- [LISTE DES TÂCHES]
1. D’après le texte, de qui Sonia Kronlund est-elle allée à la rencontre pour ses recherches ?
2. Recopiez sans rien changer le passage du texte qui commence à « Un homme se » et se poursuit jusqu’à « de la réalité. ».
3. Dites si chacune des affirmations suivantes concorde avec le texte, en répondant par oui ou par non et en citant les mots du texte qui tranchent.
(a) Une fois la tromperie découverte, l’homme ne laisse aucune trace.
(b) L’homme se présente toujours sous un seul et même prénom.
(c) Les femmes s’aperçoivent tout de suite du mensonge.

- [TEXTE PROPOSÉ]

• • • • •

L’homme aux mille visages / Sonia Kronlund

Une enquête autour d’un imposteur insaisissable.

Un homme se fait passer pour ce qu’il n’est pas auprès des femmes qu’il rencontre. Ces dernières ne s’en rendent pas compte et le mensonge s’enracine jusqu’au jour où elles réalisent qu’elles ont été trompées. À partir de là elle ne le revoit plus, il ne laisse aucune trace. C’est sur cette affaire que Sonia Kronlund a fait des recherches, en allant à la rencontre des femmes victimes de ce mythomane en série. Derrière les apparences se cache un homme capable de tout, aux multiples prénoms et qui en même temps crée une fascination/répulsion pour l’autrice. Il va parfois loin dans la relation avec les femmes qu’il rencontre et joue sur de nombreux tableaux. Sonia Kronlund écrit un récit singulier qui se lit comme une enquête haletante et qui renvoie à de nombreux comportements masculins détestables de nos sociétés. Une enquête qui révèle un imposteur qui se joue de la réalité.

• • • • •

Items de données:
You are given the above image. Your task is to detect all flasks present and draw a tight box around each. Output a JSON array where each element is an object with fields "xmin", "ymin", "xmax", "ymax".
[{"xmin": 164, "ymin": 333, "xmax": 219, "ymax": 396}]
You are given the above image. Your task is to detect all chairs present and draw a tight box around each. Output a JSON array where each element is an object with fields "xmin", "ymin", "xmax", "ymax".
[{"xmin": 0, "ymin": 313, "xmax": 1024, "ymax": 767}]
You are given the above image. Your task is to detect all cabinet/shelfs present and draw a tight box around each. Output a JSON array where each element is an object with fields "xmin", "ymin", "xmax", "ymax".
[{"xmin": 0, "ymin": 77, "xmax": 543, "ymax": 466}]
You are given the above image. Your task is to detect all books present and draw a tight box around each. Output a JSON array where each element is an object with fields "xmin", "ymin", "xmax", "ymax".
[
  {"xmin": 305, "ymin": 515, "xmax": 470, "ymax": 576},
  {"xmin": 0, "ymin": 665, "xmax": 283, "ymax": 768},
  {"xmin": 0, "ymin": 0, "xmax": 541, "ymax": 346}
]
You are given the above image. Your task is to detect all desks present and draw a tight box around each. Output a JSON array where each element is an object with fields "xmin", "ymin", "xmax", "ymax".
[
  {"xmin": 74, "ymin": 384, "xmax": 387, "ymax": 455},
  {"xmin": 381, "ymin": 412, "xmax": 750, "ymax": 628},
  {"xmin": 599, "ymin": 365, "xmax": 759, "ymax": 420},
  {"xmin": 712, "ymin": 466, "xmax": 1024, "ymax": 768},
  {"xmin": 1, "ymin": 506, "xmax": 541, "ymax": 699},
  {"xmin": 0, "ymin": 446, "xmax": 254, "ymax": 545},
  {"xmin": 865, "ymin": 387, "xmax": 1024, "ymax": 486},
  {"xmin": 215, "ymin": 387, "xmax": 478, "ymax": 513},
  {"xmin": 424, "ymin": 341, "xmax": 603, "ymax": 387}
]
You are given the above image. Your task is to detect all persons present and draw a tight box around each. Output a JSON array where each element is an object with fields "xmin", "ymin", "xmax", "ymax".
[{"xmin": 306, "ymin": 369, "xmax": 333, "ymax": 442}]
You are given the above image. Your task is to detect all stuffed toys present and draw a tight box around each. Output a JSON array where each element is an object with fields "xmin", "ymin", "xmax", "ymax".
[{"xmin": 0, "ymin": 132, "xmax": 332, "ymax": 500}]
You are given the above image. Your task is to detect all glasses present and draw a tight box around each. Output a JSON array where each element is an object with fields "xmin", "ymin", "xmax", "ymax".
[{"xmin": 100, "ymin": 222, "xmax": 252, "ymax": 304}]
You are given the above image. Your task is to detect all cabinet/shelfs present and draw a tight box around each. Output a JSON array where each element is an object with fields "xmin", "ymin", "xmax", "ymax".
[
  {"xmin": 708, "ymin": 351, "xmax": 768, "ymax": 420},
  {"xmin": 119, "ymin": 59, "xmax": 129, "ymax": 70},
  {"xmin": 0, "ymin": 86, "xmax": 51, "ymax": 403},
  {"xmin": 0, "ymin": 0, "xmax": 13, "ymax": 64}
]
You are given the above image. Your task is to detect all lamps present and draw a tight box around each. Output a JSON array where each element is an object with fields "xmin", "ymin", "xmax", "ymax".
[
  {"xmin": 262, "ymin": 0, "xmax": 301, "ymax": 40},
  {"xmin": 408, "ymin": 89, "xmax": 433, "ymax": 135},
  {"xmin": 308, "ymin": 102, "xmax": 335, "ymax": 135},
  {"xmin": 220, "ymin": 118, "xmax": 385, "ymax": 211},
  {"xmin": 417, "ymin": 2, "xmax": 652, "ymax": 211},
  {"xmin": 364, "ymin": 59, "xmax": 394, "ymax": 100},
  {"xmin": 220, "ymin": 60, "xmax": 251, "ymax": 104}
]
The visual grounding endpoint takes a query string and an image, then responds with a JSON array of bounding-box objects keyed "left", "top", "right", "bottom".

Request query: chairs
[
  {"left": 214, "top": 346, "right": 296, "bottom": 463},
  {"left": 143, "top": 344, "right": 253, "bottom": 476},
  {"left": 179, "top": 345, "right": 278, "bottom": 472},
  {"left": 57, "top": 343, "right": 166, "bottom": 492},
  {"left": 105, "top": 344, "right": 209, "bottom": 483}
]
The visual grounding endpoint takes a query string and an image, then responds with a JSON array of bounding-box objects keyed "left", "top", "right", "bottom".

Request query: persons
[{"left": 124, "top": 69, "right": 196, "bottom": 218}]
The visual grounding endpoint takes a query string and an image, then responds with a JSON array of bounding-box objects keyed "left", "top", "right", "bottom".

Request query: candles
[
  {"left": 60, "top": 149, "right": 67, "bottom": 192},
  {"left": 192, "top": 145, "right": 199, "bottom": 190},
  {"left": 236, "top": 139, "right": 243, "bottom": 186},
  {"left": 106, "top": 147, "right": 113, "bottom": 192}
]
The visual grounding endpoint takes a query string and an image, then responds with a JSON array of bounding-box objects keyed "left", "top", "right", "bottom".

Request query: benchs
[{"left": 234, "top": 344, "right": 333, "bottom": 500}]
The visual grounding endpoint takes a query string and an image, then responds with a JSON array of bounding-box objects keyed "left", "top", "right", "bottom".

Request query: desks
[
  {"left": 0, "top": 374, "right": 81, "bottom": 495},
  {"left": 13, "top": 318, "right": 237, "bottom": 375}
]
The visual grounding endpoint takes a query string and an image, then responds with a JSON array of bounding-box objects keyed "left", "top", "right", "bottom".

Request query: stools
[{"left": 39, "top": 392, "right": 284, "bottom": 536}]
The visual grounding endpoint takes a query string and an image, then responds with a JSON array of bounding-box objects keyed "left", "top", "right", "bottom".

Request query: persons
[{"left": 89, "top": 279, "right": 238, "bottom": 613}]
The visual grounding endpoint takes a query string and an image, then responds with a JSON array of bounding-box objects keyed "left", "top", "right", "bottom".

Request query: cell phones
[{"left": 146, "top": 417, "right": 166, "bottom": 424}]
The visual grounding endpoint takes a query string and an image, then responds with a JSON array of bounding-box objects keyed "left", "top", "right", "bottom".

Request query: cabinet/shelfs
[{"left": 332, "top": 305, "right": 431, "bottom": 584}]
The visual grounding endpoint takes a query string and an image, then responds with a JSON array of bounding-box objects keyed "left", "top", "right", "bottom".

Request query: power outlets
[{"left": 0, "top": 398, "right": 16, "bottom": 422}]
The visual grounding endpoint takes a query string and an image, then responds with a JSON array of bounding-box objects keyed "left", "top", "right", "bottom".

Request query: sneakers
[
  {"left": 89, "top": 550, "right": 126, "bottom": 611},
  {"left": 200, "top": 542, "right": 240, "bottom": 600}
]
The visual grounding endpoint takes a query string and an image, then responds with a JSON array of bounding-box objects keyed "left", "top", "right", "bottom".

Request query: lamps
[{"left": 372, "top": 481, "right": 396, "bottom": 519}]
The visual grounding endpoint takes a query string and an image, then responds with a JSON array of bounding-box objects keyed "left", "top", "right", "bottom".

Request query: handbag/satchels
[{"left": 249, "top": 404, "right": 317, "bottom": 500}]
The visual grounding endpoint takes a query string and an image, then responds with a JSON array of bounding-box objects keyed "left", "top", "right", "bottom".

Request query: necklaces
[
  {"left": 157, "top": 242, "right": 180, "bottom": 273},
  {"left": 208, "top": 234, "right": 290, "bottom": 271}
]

• • • • •

- [RÉPONSES ATTENDUES]
1. Des femmes victimes de ce mythomane en série.

2.
Un homme se fait passer pour ce qu’il n’est pas auprès des femmes qu’il rencontre. Ces dernières ne s’en rendent pas compte et le mensonge s’enracine jusqu’au jour où elles réalisent qu’elles ont été trompées. À partir de là elle ne le revoit plus, il ne laisse aucune trace. C’est sur cette affaire que Sonia Kronlund a fait des recherches, en allant à la rencontre des femmes victimes de ce mythomane en série. Derrière les apparences se cache un homme capable de tout, aux multiples prénoms et qui en même temps crée une fascination/répulsion pour l’autrice. Il va parfois loin dans la relation avec les femmes qu’il rencontre et joue sur de nombreux tableaux. Sonia Kronlund écrit un récit singulier qui se lit comme une enquête haletante et qui renvoie à de nombreux comportements masculins détestables de nos sociétés. Une enquête qui révèle un imposteur qui se joue de la réalité.

3.
(a) Oui : « il ne laisse aucune trace ».
(b) Non : « aux multiples prénoms ».
(c) Non : « Ces dernières ne s’en rendent pas compte et le mensonge s’enracine ».